After work, it’s time to bond and have fun with family, friends, etc. Enjoy free time to the fullest. You have earned it, having demonstrated the utmost dedication to your job as a breadwinner.

Finally, you should also possess humility, thanking God for your life, time on Earth, possessions, and the natural talents you have been given. As for myself, there are three matters that humble me the most: “the Holy Trinity, the innocence of a child, and the vastness of our Universe.”

“Always listen to the advice of the most experienced person … because he is the one who has made the most mistakes.”

Notes & Anecdotes: Lessons in life are learned by trial and error, and mostly error. The more experience an individual has in life or in a specialized field, the more the mistakes build up before accomplishing a terminal goal. In essence, he learns not to make the same mistakes in the future.

So, if you decide to commit your individual skills to a particular trade or profession — be it medicine, engineering, plumbing, teaching and coaching, technology, carpentry, etc. — always seek out the advice of the most experienced person in your chosen vocation. Should you fail to do so, you are condemned to repeat the mistakes of the past.

“Laughter is the secret of sanity.”

Notes & Anecdotes: Humor is so important to living a happy, fulfilling life. Laughter eliminates negative, unproductive thoughts and cleanses the mind and soul of various forms of stress. It promotes positive emotional stability and feelings of love and caring for each other.

Just as important, one must possess the emotional quality of being able to laugh at himself. The inability to laugh at our own acts of stupidity is a sign of arrogance.

Permit me to share my humorous moments as a teacher.

While teaching English at Wheeling Central in the mid-70s, I always decorated a Christmas tree in the classroom behind my desk. One day as class was in session, I was rocking in my swivel chair when I flipped backwards, crashing into the tree.

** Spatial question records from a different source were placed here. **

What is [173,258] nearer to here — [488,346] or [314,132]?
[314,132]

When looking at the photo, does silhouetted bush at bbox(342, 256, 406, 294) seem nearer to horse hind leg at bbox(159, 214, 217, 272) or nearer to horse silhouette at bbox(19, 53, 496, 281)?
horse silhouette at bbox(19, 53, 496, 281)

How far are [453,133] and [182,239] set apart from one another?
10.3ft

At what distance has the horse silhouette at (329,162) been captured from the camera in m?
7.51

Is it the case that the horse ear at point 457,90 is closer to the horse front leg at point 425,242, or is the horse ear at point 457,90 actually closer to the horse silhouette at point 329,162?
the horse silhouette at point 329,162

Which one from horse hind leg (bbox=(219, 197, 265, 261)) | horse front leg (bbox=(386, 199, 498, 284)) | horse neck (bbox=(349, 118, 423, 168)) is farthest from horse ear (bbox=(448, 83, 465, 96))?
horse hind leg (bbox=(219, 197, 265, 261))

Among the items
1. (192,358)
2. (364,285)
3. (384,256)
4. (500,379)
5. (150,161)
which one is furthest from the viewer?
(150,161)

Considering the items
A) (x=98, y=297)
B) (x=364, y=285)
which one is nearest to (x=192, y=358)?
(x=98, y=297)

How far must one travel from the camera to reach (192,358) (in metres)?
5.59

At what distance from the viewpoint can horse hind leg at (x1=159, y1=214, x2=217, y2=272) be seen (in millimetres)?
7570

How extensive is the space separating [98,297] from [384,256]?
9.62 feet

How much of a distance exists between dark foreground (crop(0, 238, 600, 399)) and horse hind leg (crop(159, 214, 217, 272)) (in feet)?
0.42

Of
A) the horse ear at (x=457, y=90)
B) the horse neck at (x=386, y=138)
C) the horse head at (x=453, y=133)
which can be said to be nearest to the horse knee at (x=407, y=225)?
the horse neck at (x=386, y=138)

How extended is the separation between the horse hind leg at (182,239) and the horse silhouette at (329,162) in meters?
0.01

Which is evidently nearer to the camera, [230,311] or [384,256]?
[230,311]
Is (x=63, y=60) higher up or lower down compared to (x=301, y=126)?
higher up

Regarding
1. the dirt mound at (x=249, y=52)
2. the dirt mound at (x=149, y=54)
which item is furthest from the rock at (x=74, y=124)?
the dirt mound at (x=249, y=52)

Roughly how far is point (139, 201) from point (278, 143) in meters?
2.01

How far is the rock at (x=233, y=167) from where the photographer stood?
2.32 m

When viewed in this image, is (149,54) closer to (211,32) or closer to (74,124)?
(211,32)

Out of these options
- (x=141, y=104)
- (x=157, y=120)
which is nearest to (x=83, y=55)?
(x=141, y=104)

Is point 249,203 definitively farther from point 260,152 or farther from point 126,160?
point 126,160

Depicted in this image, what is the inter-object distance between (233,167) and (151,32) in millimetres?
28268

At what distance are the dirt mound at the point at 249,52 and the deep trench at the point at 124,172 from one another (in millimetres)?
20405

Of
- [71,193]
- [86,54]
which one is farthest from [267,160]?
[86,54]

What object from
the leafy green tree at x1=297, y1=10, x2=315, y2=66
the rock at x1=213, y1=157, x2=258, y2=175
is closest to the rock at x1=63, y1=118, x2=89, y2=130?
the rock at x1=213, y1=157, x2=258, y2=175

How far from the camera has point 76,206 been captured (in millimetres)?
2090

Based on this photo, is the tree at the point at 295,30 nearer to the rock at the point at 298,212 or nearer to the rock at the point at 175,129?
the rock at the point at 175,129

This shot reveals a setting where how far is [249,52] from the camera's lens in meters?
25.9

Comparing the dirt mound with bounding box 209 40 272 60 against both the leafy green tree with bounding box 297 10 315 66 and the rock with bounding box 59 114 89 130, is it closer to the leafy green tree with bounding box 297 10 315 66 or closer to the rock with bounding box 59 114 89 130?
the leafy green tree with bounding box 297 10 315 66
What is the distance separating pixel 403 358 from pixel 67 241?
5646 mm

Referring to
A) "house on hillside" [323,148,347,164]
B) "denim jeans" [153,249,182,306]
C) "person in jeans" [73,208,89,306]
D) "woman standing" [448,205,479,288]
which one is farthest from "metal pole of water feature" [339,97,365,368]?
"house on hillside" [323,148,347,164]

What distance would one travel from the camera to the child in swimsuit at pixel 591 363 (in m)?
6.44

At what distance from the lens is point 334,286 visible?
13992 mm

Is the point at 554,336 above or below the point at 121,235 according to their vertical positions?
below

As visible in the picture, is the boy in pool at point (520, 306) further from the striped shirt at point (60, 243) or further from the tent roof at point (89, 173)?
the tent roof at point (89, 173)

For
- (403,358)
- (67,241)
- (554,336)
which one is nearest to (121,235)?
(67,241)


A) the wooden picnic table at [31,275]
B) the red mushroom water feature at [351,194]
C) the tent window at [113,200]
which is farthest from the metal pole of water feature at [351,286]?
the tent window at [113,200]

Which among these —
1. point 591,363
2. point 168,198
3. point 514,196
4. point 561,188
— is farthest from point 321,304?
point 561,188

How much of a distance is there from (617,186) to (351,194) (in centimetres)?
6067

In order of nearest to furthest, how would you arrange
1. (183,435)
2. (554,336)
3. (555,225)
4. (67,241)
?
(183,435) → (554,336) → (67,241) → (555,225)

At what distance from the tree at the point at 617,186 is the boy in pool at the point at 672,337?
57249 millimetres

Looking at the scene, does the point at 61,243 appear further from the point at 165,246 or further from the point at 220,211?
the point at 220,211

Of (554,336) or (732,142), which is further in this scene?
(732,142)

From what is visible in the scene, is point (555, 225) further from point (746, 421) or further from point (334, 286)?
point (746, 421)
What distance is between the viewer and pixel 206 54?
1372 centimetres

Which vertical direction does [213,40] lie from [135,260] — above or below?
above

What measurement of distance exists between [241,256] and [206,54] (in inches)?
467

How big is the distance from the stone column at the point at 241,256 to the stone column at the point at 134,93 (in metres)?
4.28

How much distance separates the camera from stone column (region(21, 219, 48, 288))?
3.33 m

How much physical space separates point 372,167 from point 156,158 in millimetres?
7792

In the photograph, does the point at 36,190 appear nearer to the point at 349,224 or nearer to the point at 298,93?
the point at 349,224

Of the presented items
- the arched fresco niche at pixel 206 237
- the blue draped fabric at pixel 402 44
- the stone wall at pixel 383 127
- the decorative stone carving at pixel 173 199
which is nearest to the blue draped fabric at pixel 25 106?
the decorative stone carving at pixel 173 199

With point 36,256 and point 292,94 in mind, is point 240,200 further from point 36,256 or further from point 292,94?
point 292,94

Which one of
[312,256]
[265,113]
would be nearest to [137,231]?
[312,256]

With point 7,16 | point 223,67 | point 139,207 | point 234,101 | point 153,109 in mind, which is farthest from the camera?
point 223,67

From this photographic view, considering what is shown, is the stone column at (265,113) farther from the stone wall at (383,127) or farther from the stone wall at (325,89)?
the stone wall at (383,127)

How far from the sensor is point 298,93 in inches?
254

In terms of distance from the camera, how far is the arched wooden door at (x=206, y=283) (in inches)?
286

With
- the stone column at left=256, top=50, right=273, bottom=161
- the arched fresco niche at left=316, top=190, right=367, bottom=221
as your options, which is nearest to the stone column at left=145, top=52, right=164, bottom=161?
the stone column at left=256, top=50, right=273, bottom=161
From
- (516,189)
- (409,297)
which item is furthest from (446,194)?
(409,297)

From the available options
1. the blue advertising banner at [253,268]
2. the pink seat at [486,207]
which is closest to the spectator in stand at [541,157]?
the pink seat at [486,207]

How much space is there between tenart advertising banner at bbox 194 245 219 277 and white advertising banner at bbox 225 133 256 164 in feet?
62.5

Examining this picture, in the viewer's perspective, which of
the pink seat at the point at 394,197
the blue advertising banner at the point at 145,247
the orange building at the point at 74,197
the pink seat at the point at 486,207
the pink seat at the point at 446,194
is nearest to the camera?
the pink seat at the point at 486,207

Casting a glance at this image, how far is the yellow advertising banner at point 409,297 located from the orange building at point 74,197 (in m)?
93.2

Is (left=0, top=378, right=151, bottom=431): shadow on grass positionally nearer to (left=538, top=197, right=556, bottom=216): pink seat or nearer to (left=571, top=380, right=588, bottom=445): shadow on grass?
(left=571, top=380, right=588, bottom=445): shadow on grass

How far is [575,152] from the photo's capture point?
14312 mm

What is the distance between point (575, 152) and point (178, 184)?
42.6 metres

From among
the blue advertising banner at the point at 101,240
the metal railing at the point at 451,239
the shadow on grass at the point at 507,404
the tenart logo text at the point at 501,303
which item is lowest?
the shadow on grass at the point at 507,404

There was total silence in the room as I nonchalantly set up the tree again.

Sitting back down, I calmly stated, “OK, students, now where were we?”

The classroom exploded with laughter.

Then there was the time I was standing in front of the teacher’s desk, lecturing to my English 12 students. While I was speaking, a male student, D.J. Manners, sitting in the front muttered, “Mr. Welker.”

“Get quiet, D.J.”

“Mr. Welker.”

“Shut up, D.J.,” I grumbled.

“But, Mr. Welker.”

“What, D.J.!”

He stood up, walked over to me and whispered in my ear, “Your zipper’s down.”

I turned around, adjusted my zipper, thanked D.J., and sheepishly continued my lecture — just a bit embarrassed.

There were a few snickers.


“Dear Lord, teach me to know what to say … and what not to say.”

Notes & Anecdotes: How many times have you thought, “I wish I hadn’t said that.” We have all regretted our words at one time or another, especially during those moments when we were upset.

There’s another old adage that emphasizes biting your tongue before speaking: “You can recover your balance when you trip, but not your words when they slip.” This is exceedingly true with today’s technology; just ask Roseanne Barr.

My personal problem is that I am very opinionated and often speak my piece before I think that I might hurt someone’s feelings. It has cost me many friends over my lifetime.

A couple of years ago, I wrote a published column on the panhandler problem in our area. I made some very valid points, but the adjectives I used to describe these individuals were much too harsh. For that, I do have regrets.

Shame on me.

When you are angered or vehemently disagree and oppose another’s opinions, take a moment to reflect and relax, whispering a short prayer.

By doing so, you’ll surely know what to say and what not to say. Believe me, you will later be pleased that you held your temper in check.